# config-websockets/streaming (WebSocket Streaming)

This example shows how to configure a websocket application that streams its responses. It includes a small Node.js server that exposes two WebSocket endpoints:

- A non-streaming endpoint (`/ws`) that returns a single message when the model finishes.
- A streaming endpoint (`/ws-stream`) that sends incremental deltas and a final message.

You’ll run the server locally and use promptfoo’s eval command to test the quality of the application.

You can run this example with:

```bash
npx promptfoo@latest init --example config-websockets/streaming
cd config-websockets/streaming
```

## What’s in this folder

- `promptfooconfig.yaml` – Configures a target pointing at the local WebSocket server using the streaming endpoint
- `server/` – Minimal Express + WebSocket server that calls the OpenAI Responses API and exposes the two endpoints

## Prerequisites

- Node.js 20+
- An OpenAI API key set as `OPENAI_API_KEY`

## 1) Start the local WebSocket server

From this directory:

```bash
cd server
npm install

# Option A: set environment variables in your shell
export OPENAI_API_KEY=your_key_here
# Optional:
# export CHATBOT_MODEL=gpt-4.1-mini  # defaults to gpt-4.1-mini
# export PORT=3300                   # defaults to 3300

# Start the server
npm start
```

You should see the server listening at `http://localhost:3300`.

Health check:

```bash
curl http://localhost:3300/health
# {"status":"ok"}
```

WebSocket Endpoints:

- `ws://localhost:3300/ws` – non-streaming
- `ws://localhost:3300/ws-stream` – streaming (sends `delta` updates and a final `message`)

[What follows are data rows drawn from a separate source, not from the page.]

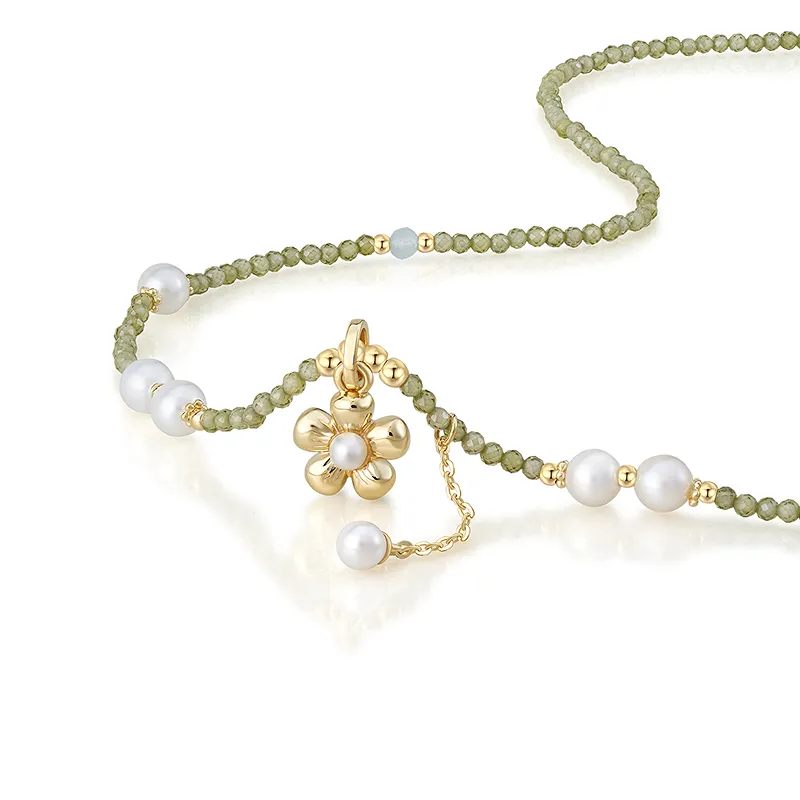 AJIDOU Necklaces Women's-1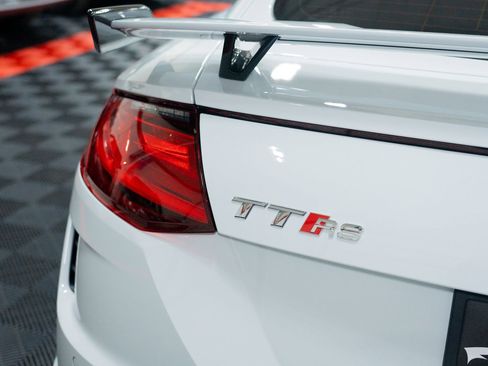 Used 2021 Audi TT RS AWD/4WD image 9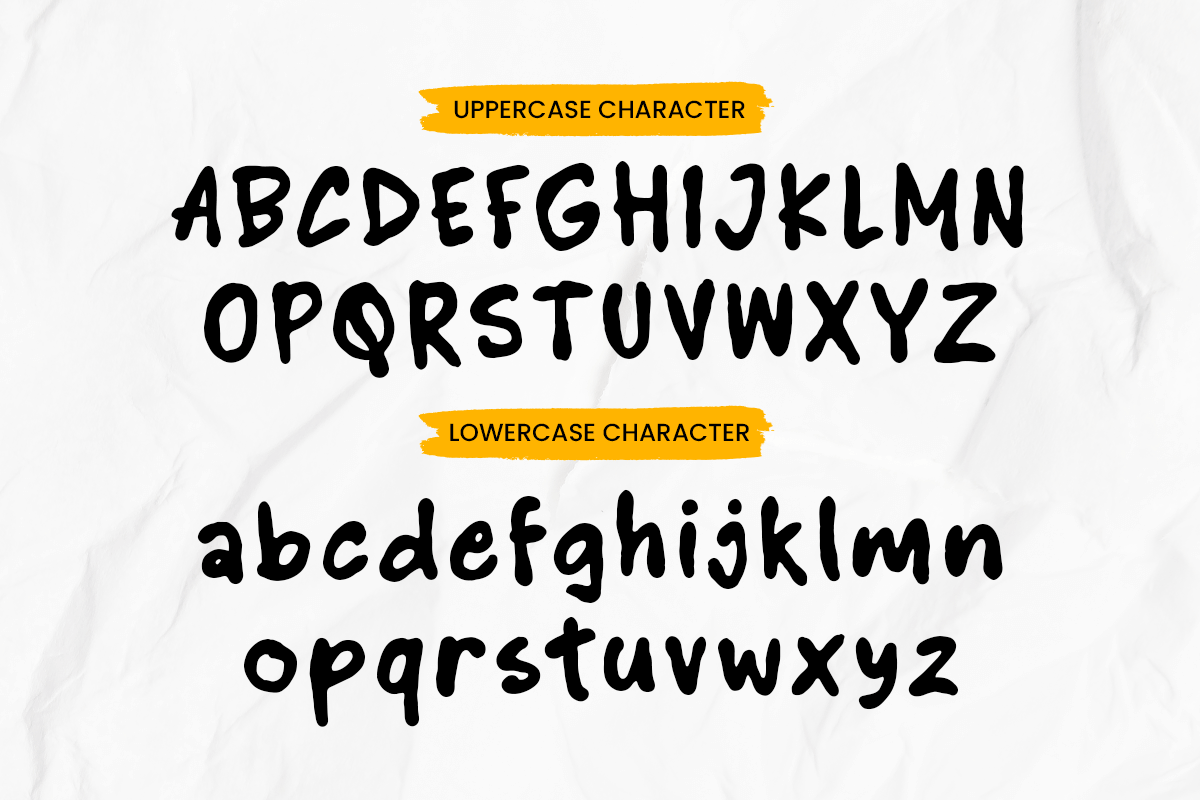 Pen Notes - Notes Handwritten Font, a Handwritten Font by Sensatype (Photo 10 of 12)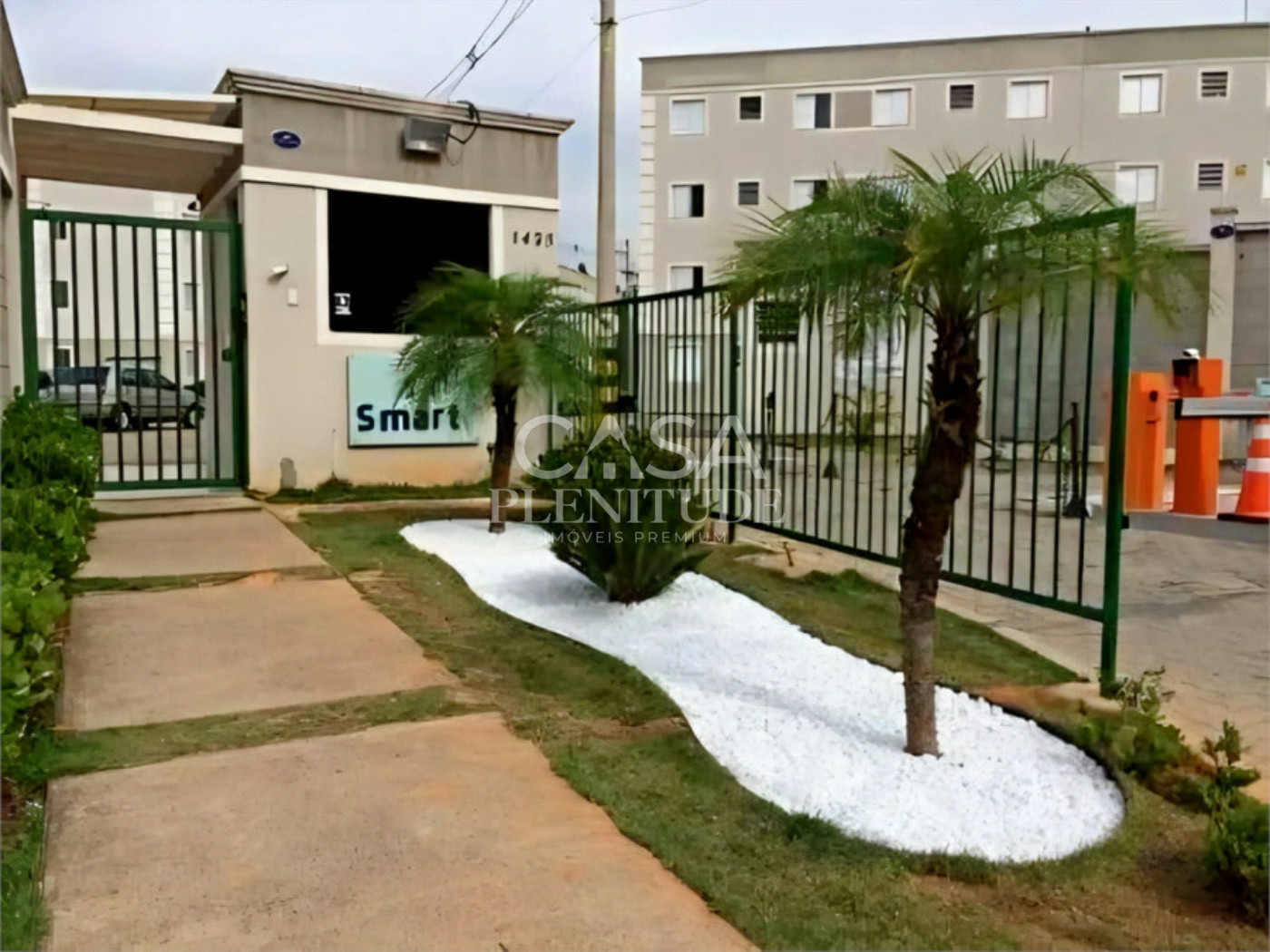 Apartamento para alugar com 2 quartos em Aparecidinha, Sorocaba, SP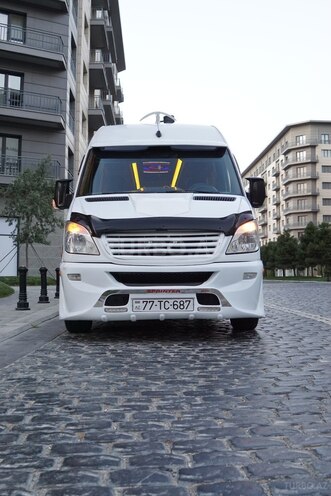 Mercedes Sprinter 318 2010, 760,000 km - 3.0 l - Bakı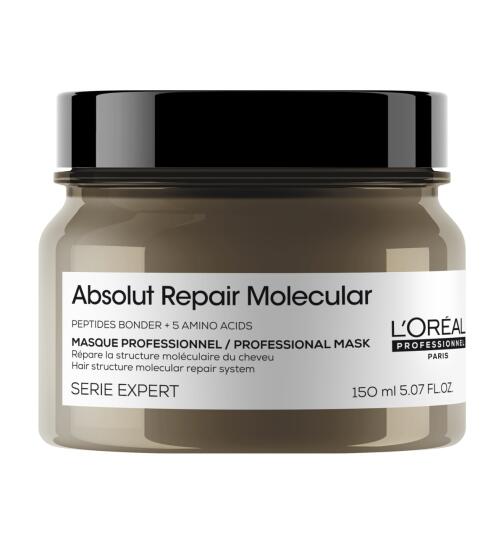 LOréal Professionnel Absolut Repair Molecular Maske 150 ml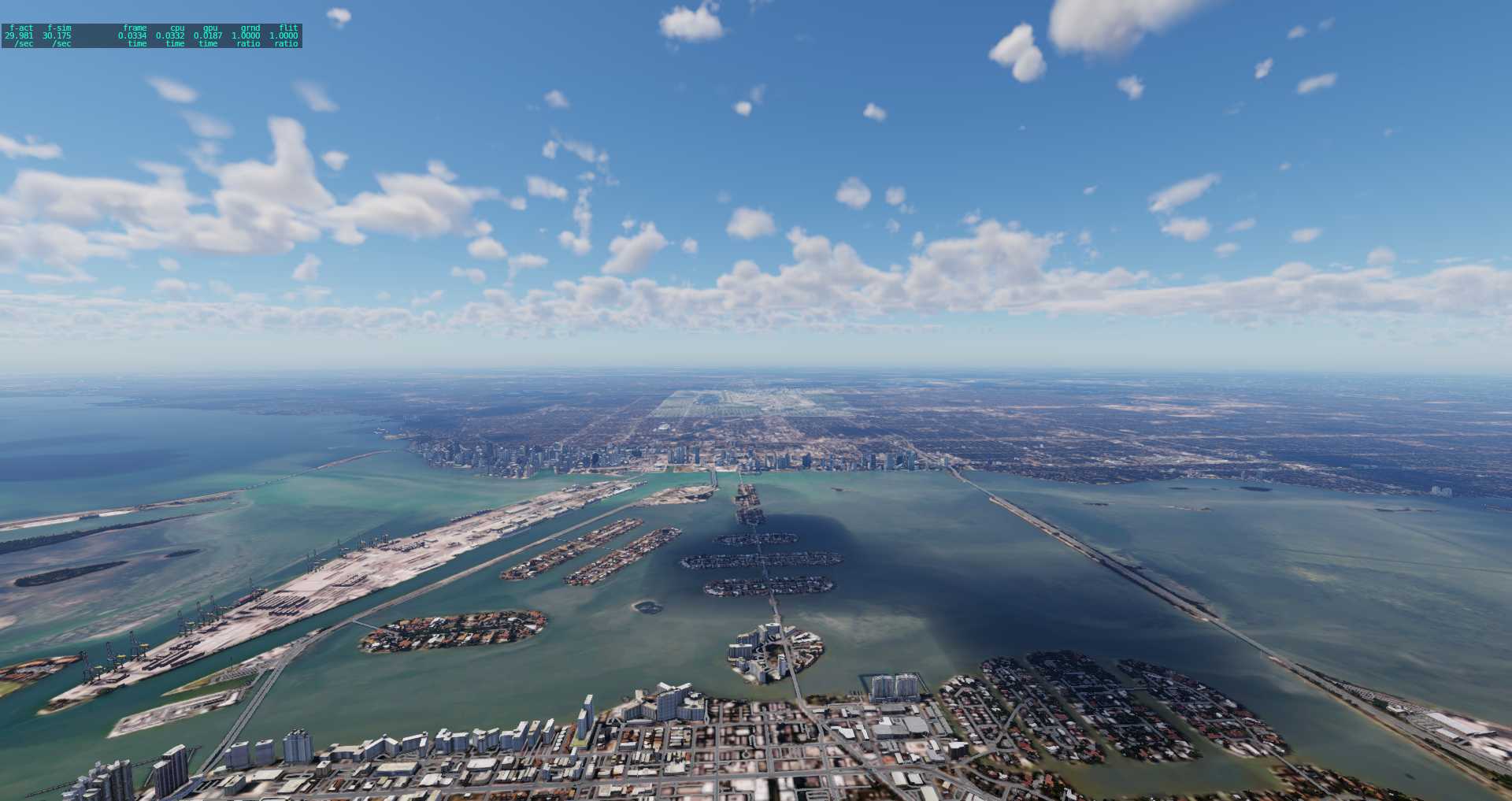 XP12  KDAB---KMIA-103 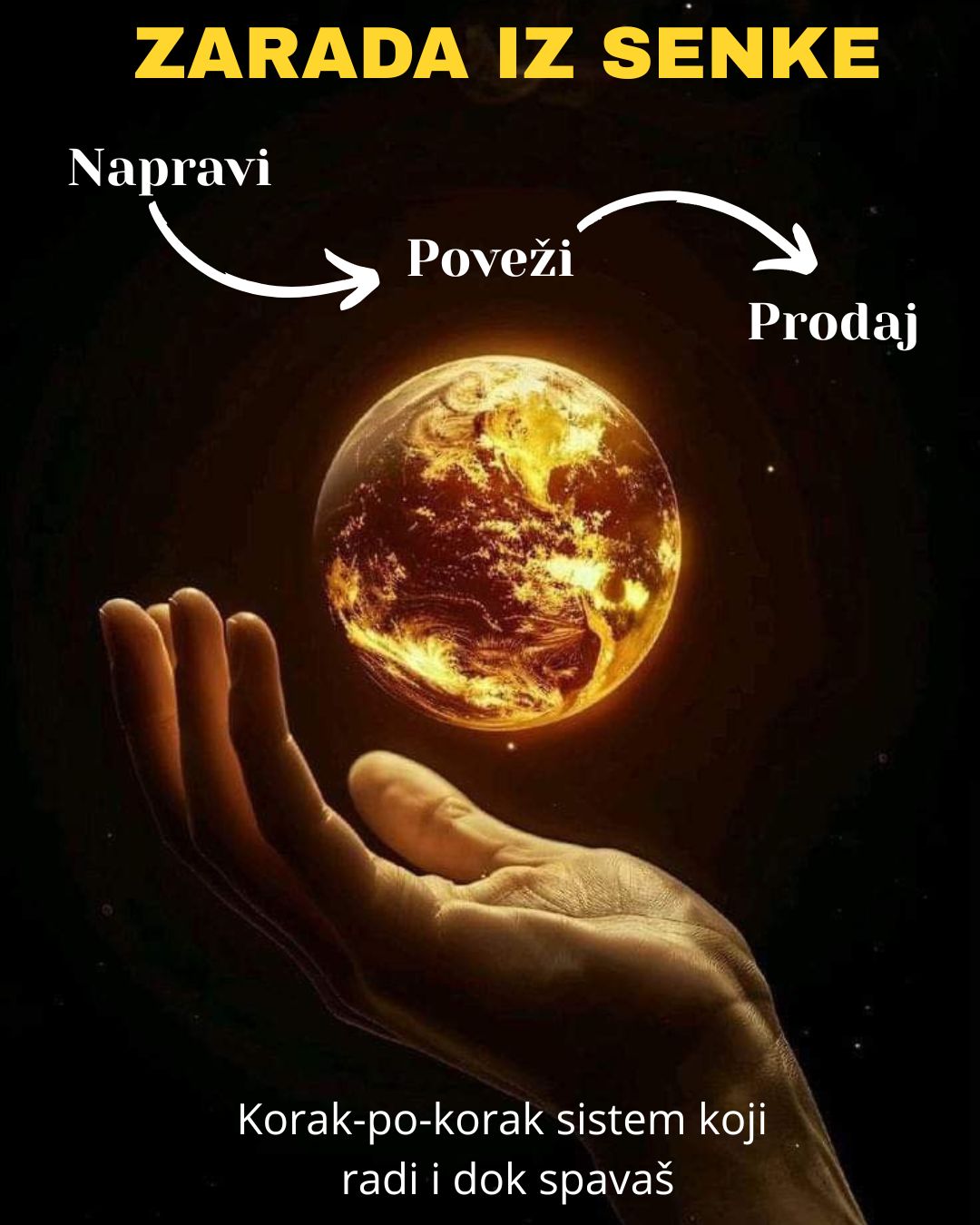 Zaradi bez prikazivanja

## 2) How the WebSocket configuration works

In `promptfooconfig.yaml`, the websocket endpoint is configured under the websocket endpoint id:

```yaml
- id: 'ws://localhost:3300/ws-stream'
```

The target configuration uses the streamResponse function `streamResponse(accumulator, data, context?)` to decide when to stop and what to return.

## Server Response Format

The server three types of messages:

1. `delta` messages that include a partial response
2. `message` messages that include the finalized response in full
3. `error` messages that indicate an error occurred

Example of a successful message stream:

```json
{"type":"delta","message":"Part of a thought"}
{"type":"message","message":"Part of a thought, now the thought is completed"}
```

The streamResponse function includes logic for handling these different cases. Note: the `delta` case is the fallback, which returns false for the second item in the tuple to indicate the response is not yet complete:

```yaml
- id: 'ws://localhost:3300/ws-stream'
  config:
    messageTemplate: '{"input": {{prompt | dump}}}'
    streamResponse: |
      (accumulator, event, context) => {
        const { message, type } = JSON.parse(event.data);
        if (type === 'message') { return [{ output: message }, true]; }
        if (type === 'error')   { return [{ error: message }, true]; }
        return [{output: message}, false];
      }
```

Tip: If you need to concatenate partials for UX, you can return an accumulator object with the concatenated value on `delta` frames and only return `true` when you receive the final message.

## 3) Run the evaluation

With the server running, open a new terminal at this example directory and run:

```bash
promptfoo eval
```

This will evaluate the test cases against the streaming WebSocket endpoint.

View results in the browser UI:

```bash
promptfoo view
```

## Troubleshooting

- If requests fail immediately, ensure `OPENAI_API_KEY` is set in the environment where the server is running.
- If the client can’t connect, verify the server is listening on the expected port (`PORT`, defaults to 3300) and that you’re using the correct `ws://` URL.
- For streaming behavior, watch the server logs and confirm you’re receiving `delta` events followed by a final `message`.

## Cleanup

Stop the server with `Ctrl+C` in its terminal.